>> Begin

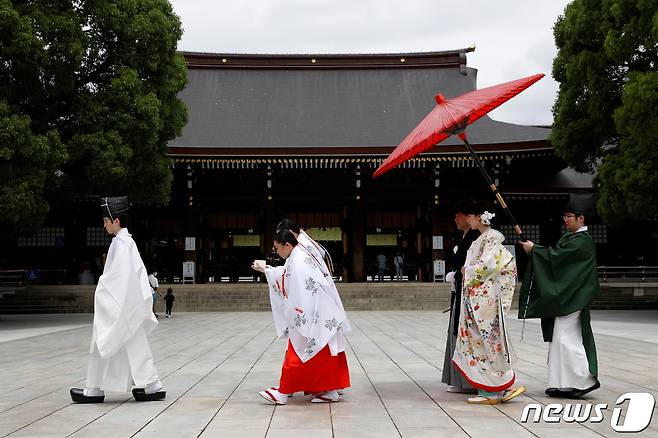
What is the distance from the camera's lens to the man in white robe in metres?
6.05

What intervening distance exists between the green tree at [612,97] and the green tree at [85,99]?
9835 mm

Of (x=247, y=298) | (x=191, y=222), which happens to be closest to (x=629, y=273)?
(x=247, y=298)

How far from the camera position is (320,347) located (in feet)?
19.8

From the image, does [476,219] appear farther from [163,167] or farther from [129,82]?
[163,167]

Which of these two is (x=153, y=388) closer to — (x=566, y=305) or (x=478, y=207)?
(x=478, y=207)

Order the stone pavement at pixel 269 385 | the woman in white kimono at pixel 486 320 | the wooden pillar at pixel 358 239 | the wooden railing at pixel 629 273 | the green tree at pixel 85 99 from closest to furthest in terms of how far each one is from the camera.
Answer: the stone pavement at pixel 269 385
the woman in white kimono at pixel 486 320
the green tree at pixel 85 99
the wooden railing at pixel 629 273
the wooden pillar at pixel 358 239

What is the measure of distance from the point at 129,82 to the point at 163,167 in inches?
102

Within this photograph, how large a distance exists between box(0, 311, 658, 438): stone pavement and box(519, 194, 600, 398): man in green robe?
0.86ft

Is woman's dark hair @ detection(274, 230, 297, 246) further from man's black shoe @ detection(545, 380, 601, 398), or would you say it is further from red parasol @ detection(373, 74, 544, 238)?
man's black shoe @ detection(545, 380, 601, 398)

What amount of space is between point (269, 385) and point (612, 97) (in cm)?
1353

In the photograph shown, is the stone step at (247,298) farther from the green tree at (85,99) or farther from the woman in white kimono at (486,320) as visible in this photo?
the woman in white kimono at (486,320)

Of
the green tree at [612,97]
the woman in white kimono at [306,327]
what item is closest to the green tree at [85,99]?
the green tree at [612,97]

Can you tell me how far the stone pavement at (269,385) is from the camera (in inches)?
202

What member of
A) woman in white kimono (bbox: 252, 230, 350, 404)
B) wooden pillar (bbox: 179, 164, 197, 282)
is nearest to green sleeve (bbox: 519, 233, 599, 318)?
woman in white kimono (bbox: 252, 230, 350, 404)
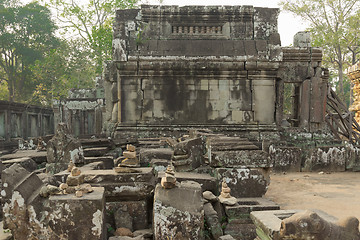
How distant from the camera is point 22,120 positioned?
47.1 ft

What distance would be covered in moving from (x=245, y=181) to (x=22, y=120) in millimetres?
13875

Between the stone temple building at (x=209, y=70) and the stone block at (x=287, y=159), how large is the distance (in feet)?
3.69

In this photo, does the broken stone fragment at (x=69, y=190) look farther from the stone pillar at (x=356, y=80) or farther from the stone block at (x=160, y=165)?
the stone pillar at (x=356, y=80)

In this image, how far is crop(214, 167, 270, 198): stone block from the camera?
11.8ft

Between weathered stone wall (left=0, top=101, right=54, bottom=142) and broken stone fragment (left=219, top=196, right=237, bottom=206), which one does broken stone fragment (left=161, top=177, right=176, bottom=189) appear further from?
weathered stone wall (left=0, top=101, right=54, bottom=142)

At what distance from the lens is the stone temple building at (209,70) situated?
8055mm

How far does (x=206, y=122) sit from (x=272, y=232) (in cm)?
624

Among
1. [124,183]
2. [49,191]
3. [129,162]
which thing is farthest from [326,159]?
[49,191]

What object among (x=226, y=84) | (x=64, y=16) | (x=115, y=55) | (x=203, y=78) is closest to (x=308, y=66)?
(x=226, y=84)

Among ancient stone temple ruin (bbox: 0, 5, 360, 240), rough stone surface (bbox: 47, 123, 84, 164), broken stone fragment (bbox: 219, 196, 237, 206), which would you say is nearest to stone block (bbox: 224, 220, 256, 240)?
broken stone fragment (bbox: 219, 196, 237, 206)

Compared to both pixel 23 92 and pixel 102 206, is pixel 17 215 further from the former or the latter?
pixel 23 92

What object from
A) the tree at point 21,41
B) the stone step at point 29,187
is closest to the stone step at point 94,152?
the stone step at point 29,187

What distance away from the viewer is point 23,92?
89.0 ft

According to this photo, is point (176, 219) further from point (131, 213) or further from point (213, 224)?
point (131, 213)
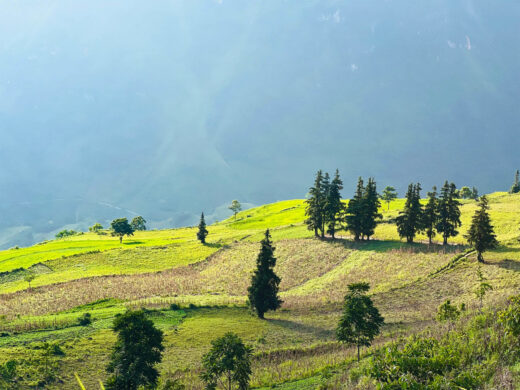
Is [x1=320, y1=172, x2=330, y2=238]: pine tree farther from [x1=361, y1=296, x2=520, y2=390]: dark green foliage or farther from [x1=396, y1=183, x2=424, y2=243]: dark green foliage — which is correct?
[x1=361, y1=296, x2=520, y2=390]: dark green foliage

>> End
>> Begin

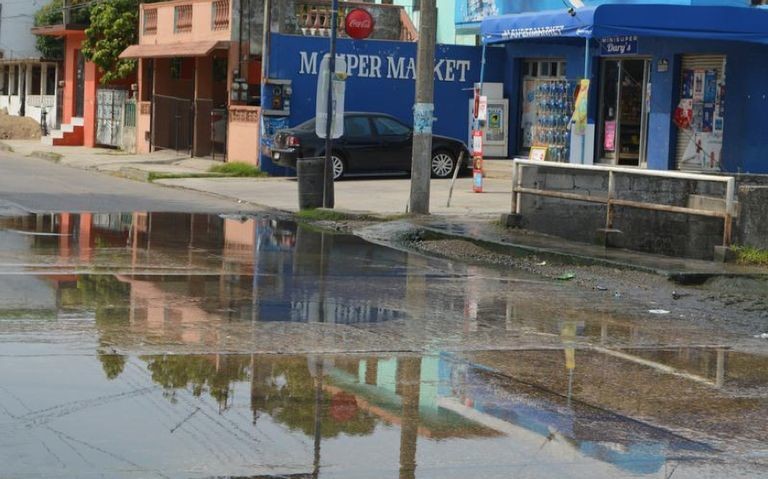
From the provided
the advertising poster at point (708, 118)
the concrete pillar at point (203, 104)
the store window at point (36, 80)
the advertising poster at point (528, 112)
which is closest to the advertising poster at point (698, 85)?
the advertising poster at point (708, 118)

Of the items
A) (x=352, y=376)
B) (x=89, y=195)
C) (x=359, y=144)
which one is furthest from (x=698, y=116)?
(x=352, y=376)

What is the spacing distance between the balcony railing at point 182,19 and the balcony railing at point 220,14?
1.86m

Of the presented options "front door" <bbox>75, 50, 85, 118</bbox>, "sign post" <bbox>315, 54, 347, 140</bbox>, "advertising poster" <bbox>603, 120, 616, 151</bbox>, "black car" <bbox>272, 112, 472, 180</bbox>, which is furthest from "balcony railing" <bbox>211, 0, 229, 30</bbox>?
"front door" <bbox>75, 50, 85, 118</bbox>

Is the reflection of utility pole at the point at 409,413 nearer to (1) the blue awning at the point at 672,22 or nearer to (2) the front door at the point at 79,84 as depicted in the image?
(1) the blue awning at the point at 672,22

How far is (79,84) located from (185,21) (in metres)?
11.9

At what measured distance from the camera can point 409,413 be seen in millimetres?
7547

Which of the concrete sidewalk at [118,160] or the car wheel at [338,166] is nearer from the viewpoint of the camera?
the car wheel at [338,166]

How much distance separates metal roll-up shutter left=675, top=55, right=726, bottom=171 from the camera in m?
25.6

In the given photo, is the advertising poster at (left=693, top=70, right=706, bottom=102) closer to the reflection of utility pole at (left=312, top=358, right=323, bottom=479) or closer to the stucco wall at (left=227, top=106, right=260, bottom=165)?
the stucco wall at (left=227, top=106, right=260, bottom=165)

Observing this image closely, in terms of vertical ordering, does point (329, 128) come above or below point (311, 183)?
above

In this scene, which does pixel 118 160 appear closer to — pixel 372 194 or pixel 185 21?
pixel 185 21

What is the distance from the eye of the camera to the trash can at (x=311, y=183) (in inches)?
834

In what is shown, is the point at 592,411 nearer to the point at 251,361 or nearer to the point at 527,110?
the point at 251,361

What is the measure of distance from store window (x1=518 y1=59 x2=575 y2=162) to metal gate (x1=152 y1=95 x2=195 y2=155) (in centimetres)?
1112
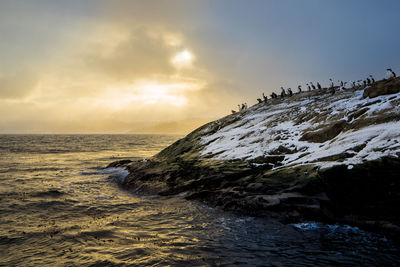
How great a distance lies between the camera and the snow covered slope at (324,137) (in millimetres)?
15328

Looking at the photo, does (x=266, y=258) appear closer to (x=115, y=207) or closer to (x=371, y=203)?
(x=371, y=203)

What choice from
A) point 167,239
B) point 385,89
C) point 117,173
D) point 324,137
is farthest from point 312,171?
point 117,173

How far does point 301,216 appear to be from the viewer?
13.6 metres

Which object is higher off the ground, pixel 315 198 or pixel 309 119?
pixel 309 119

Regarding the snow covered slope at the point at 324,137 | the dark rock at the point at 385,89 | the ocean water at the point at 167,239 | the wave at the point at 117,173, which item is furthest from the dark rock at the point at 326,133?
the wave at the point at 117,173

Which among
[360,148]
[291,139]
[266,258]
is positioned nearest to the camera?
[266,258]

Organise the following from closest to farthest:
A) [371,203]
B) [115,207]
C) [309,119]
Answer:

>> End

AIM: From the material above, copy every line that contains the string "stucco", treating uppercase and lowercase letters as different.

PROBLEM SOLUTION:
In the given photo, is the advertising poster at (left=693, top=70, right=706, bottom=102) closer to the reflection of utility pole at (left=312, top=358, right=323, bottom=479) or closer to the stucco wall at (left=227, top=106, right=260, bottom=165)?
the stucco wall at (left=227, top=106, right=260, bottom=165)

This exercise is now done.